Montrer, l’exposition cherche à montrer que la photographie partage avec l’huldufolk sa nature spectrale. Qu’on la considère avec Roland Barthes comme « toujours invisible (car) ce n’est pas elle qu’on voit »1 ou plus franchement comme «image-fantôme»2 avec Hervé Guibert, la captation photographique se prête efficacement à l’appréhension de réalités placées aux marges de la visibilité. La seconde série de travaux présente en ce sens des cyanotypes3, technique basique qu’elle qualifie volontiers de degré zéro de la photographie, par lesquels Stéphanie Solinas tente l’essai d’une régression à l’ancestral, comme si le retrait de la technicité permettait de produire une image plus primitive, de revenir à l’origine du geste créatif en prise immédiate avec l’archaïque. Ces clichés, fruits d’investigations dans les lieux réputés fréquentés par les elfes, font apparaître un « avant de la représentation » - formes abstraites ou béances de lumière blanche - qui laisse ouverte l’interprétation d’une manifestation spectrale.

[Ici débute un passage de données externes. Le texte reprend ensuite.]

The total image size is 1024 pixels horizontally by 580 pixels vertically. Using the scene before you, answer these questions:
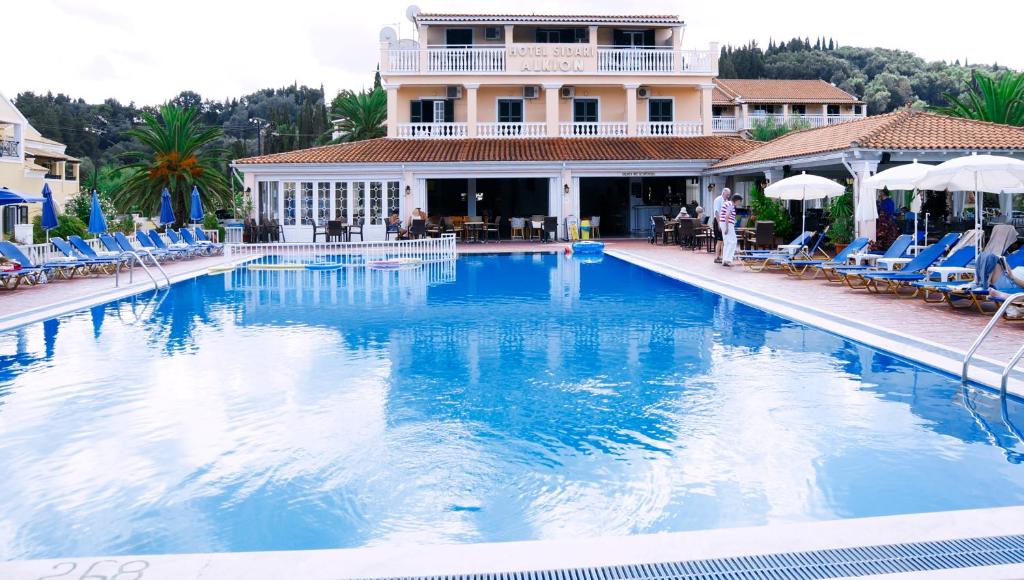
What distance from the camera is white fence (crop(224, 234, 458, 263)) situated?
2297 centimetres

À charge pour le spectateur de vivre son expérience sur le mode de la projection psychologique et de la poétisation animiste, en croyant y déceler une présence, ou au contraire de se tenir froidement face au vide, pour pouvoir apprécier les qualités plastiques de ce dessin de lumière (de cette photo- graphie qui n’y ressemble pas).

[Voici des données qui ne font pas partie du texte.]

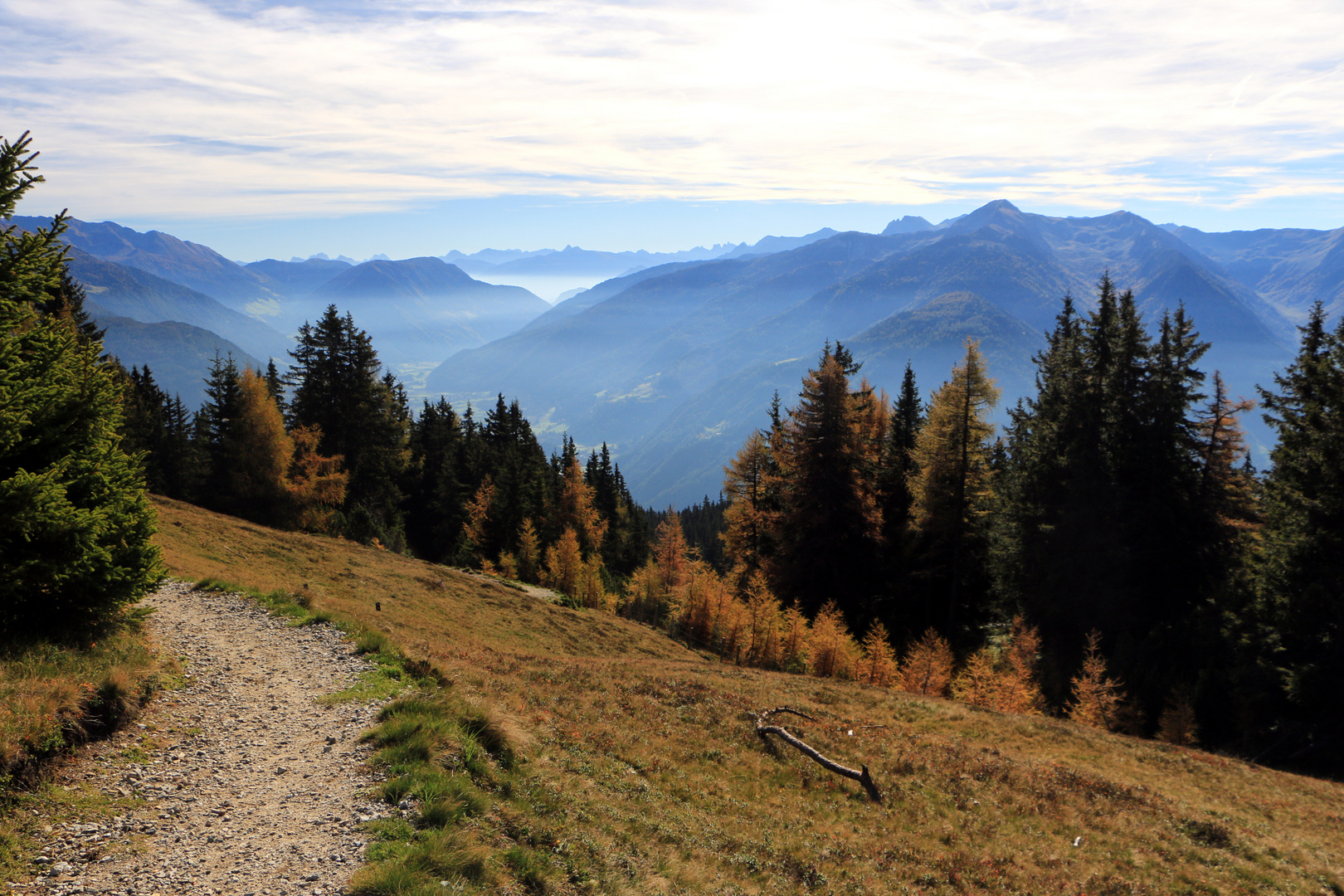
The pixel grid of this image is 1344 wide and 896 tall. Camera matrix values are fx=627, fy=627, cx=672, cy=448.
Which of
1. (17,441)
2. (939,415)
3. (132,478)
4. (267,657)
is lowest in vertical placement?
(267,657)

Le troisième espace reproduit le lieu d’une expérience médiumnique à laquelle la plasticienne a assisté. Sur les murs, une série de photos, des natures mortes composées à partir d’éléments de son atelier islandais, joue sur le même effet de bascule que les cyanotypes : l’assemblement absurde d’objets peut autant faire penser à l’œuvre d’esprits frappeurs que tourner en dérision cette idée en la traduisant, en contrepoint, dans les codes de l’art conceptuel. Parmi elles, un écran diffuse la vidéo de cette séance entre un médium reconnu, Thorhallur Gudmundsson, et Ragnheidur, une femme « visitée » par son amie décédée, dont Stéphanie Solinas enregistre le témoignage avec neutralité, sans adhérer, ni dénigrer. Maintenant le doute, elle rompt l’objectivité du plan séquence par l’introduction de micro- événements artificiels, de simples effets de montage qui interfèrent dans la prise de vue réaliste, en matérialisant des événements para-normaux. Le titre de la vidéo, La dette de l’âme, issu du diagnostic porté par le médium, finit alors de juxtaposer deux discours et deux positions: l’œuvre fait-elle réellement allusion au tribut d’un fantôme envers un vivant ou suggère-t-elle que le sujet doit payer de sa raison pour accéder à l’invisible ?

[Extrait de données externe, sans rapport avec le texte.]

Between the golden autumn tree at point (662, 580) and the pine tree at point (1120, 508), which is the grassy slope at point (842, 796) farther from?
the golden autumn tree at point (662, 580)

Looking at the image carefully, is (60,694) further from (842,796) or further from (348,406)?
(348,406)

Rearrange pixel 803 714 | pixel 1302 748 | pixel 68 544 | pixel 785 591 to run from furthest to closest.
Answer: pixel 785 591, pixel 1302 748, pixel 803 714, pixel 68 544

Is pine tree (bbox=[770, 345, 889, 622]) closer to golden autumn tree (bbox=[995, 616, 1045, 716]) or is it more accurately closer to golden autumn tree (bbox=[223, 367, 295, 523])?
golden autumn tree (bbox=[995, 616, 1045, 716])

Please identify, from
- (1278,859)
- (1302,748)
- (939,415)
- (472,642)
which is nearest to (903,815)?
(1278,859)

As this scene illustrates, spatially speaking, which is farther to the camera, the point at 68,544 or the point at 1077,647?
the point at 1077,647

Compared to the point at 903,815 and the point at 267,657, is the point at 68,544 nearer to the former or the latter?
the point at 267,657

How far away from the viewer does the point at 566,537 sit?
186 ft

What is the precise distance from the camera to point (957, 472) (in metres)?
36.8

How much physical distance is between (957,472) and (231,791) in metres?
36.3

De l’issue du combat entre rationalité et croyance, Stéphanie Solinas ne dit rien de définitif en mettant simplement en scène les limites du logos face à l’imperceptible. Terre d’exil où la raison se réinvente, l’Islande devient pour elle la métaphore d’un continent éminemment plastique, où les zones d’indétermination entre le vu et le perçu, entre le connu et le pressenti, font plus que nulle part ailleurs écho à l’activité de création. Jouant sur le double sens du « medium », spirituel et artistique, elle confond ainsi ces deux activités dans une définition unique : donner crédit à l’infigurable, explorer les angles morts du monde visible, relever le défi de voir au-delà de sa seule vision.



1 Roland Barthes, La Chambre claire : Note sur la photographie, Paris, Gallimard-Seuil, 1980, p.18.
2 Hervé Guibert, L’Image-fantôme, Paris, Minuit, 1981.
3 Le cyanotype est un ancien procédé de tirage aux sels de fer, mis au point en 1842 par John Frederick William Herschel, tirant son nom de la couleur bleue caractéristique imprimée au papier photosensible.